▶ Task instructions:
a. Answer the following questions using the article on driverless cars:
(i) How many autonomous vehicles does Volvo's pilot project in Gothenburg plan to test on public roads by 2017?
(ii) Roughly how many miles of autonomous driving has Google logged?
(iii) What has been the key driver so far in developing autonomous vehicles and policies?
b. Reproduce verbatim the portion of the article on driverless cars, everything from "The key driver" down to "transportation remains uncertain.".

___ Document excerpt

Published May 12, 2014
BY JOSIE GARTHWAITE
Driverless vehicles are coming as surely as winter is coming to the House of Stark. Automakers, technologists, and academics alike say it’s only a matter of time until self-driving cars hit the roads. Indeed, many autonomous features, such as lane switching warnings and adaptive cruise control are already available. Some forecasters say cars that are mostly or entirely autonomous could number nearly 54 million by 2035 (mostly in North America, Europe, and China) and take over the world’s roadways sometime after 2050.
Today, self-driving cars in research and development projects are making the leap from highways to city streets, where cyclists, pedestrians, school buses, construction barriers, and double-parked vehicles require more sophisticated software modeling. In Ann Arbor, Mich., work began this month on a new site designed to simulate a cityscape for testing driverless, or connected, vehicles. In Gothenburg, Sweden, Volvo is launching a pilot project that will see a fleet of 100 autonomous vehicles tested on public roads by 2017.
And Google, which has logged nearly 700,000 miles of autonomous driving since it began developing self-driving cars about five years ago, has refocused its efforts from highways to dynamic urban environments. First up are the relatively calm streets of Mountain View, Calif., but more complex, bustling areas will likely be tackled down the road. Google’s Self-Driving Car Project Director Chris Urmson explained in a recent blog post: “Thousands of situations on city streets that would have stumped us two years ago can now be navigated autonomously.”
As autonomous and semi-autonomous vehicles become a real choice for our neighborhoods, transit hubs, entertainment districts, and downtown cores, there is an opportunity for them to bring environmental benefits. But realizing those benefits will require us to take a hard look at how personal cars—even the driverless kind—fit into urban life.
Like bus rapid transit systems, in which dedicated lanes and priority at green lights help buses avoid traffic, self-driving cars raise questions about who has right of way on city streets.
The key driver so far to develop autonomous vehicles and policies has been safety. After all, self-driving vehicles never get sleepy, enraged, impatient, drunk, or distracted, so they can avoid many of the accidents that are commonly caused by human error. But reducing traffic congestion, pollution, and energy use are often cited as important perks.
“Automation, in sort of big-scale thinking, is about making the city more efficient,” said Dave Miller, a doctoral researcher at Stanford University who is studying how in-vehicle displays can encourage more efficient driving behavior. But at this point, how autonomous vehicles will affect overall emissions from transportation remains uncertain.
In one scenario, this technology could help unlock a virtually driverless city by filling gaps in mass transit, facilitating greater density, and making it easier to move people and goods around with less energy and fewer cars. “On-demand origin-to-destination mobility could dramatically reduce the need or impetus to own a car in the first place and make life in the city much more appealing,” said Greg Rucks, manager of the Rocky Mountain Institute’s transportation practice. In the long term, he said, this could inspire people to leave the exurbs for the urban core.

______
___ Records supplied

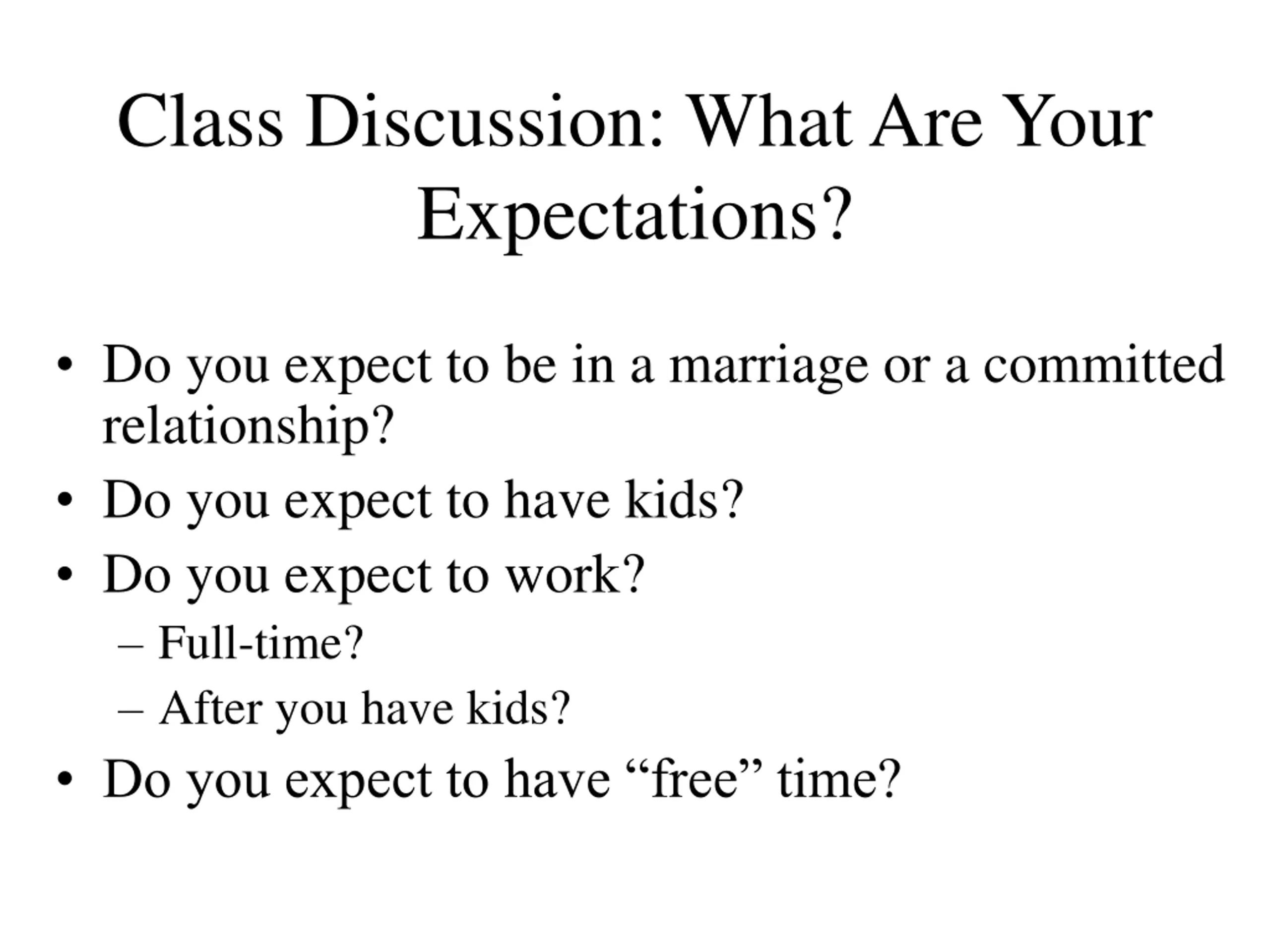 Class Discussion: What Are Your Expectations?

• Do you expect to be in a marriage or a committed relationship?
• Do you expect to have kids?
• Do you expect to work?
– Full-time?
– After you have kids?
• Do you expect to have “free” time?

______
___ Records supplied

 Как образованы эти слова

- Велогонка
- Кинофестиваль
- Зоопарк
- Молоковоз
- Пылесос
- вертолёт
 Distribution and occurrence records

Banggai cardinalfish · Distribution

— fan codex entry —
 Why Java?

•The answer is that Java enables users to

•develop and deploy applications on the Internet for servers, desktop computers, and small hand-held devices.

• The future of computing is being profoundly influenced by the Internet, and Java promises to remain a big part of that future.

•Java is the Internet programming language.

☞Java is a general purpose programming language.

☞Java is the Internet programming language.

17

______

▶ Responses by item number:
a.
(i) A fleet of 100 autonomous vehicles.
(ii) Nearly 700,000 miles.
(iii) Safety.

b.
The key driver so far to develop autonomous vehicles and policies has been safety. After all, self-driving vehicles never get sleepy, enraged, impatient, drunk, or distracted, so they can avoid many of the accidents that are commonly caused by human error. But reducing traffic congestion, pollution, and energy use are often cited as important perks.
“Automation, in sort of big-scale thinking, is about making the city more efficient,” said Dave Miller, a doctoral researcher at Stanford University who is studying how in-vehicle displays can encourage more efficient driving behavior. But at this point, how autonomous vehicles will affect overall emissions from transportation remains uncertain.